Across thirty-two pages, ‘Blue Icon (Day edition)’ explores a minimalist conceit shaped by two progressions of form. Each sheet has been trimmed down to a different size and is composed of small ‘halftone’ dots that shift across the color spectrum, from greenish to violet-y blue. Turning through the book these two variances are played against each other as the reader moves toward smaller pages and deeper hues (and then back out with the sequence in reverse). When laid open at the center stitching the book’s pages are nested in ascending order, radiating outward in a bright aura.

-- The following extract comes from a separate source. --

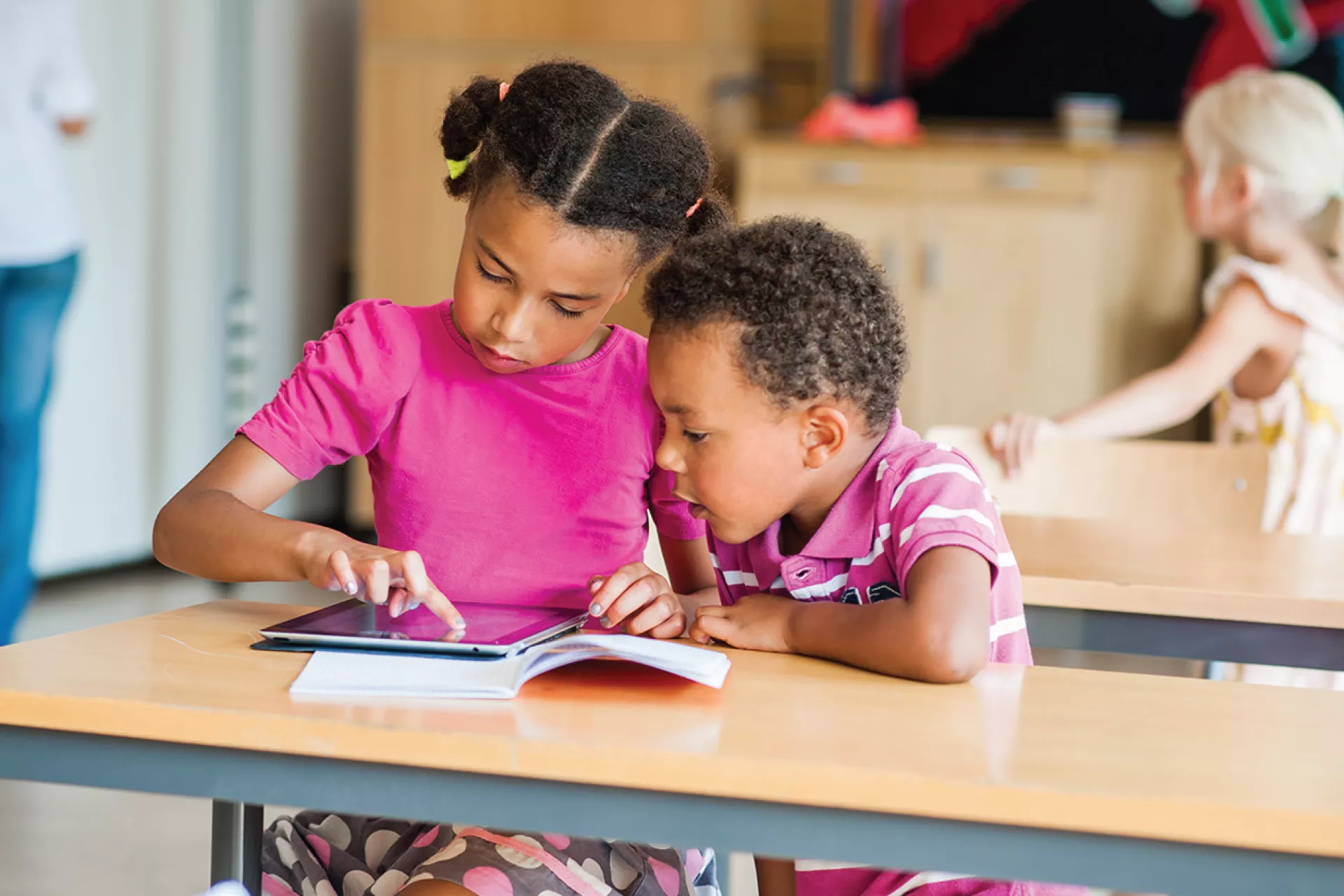 Una ni&ntilde;a y un ni&ntilde;o miran una tablet dentro de un sal&oacute;n de clases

While ‘Blue Icon (Day edition)’ is an exploration of color, composition and texture, the range of the project takes on additional significance when we learn that the work is derived from the iconic logo of American film production studio Columbia Pictures. For the purposes of Walsh’s book, the Icon herself — a woman draped in robes, in neo-classical posture — has been removed. We are left with the space around her; a framework for a dramatic sky, torchlight/sunburst, a receding a depth of field. The white trim along the bottom of each page gestures toward the temple steps/Greek ‘crepidoma’ of the original image, defining the space of the book as an architectural and cinematic one. Without the emblem on hand, visual forms — the balance of brightness and darkness, lightness and heaviness, narrative and abstraction — become the focus of the piece.
A second version of the book — ‘Blue Icon (Night edition)’ — transfers the halftone shades of the Day edition into the background, and places black halftone dots on top of that. The outcome is a second view of an approaching dusk now turned into a darker nighttime sky.’
Blue Icons’ is digitally printed, hand-stitched with tape cloth binding, and features a foil stamped cover. — Publisher’s blurb.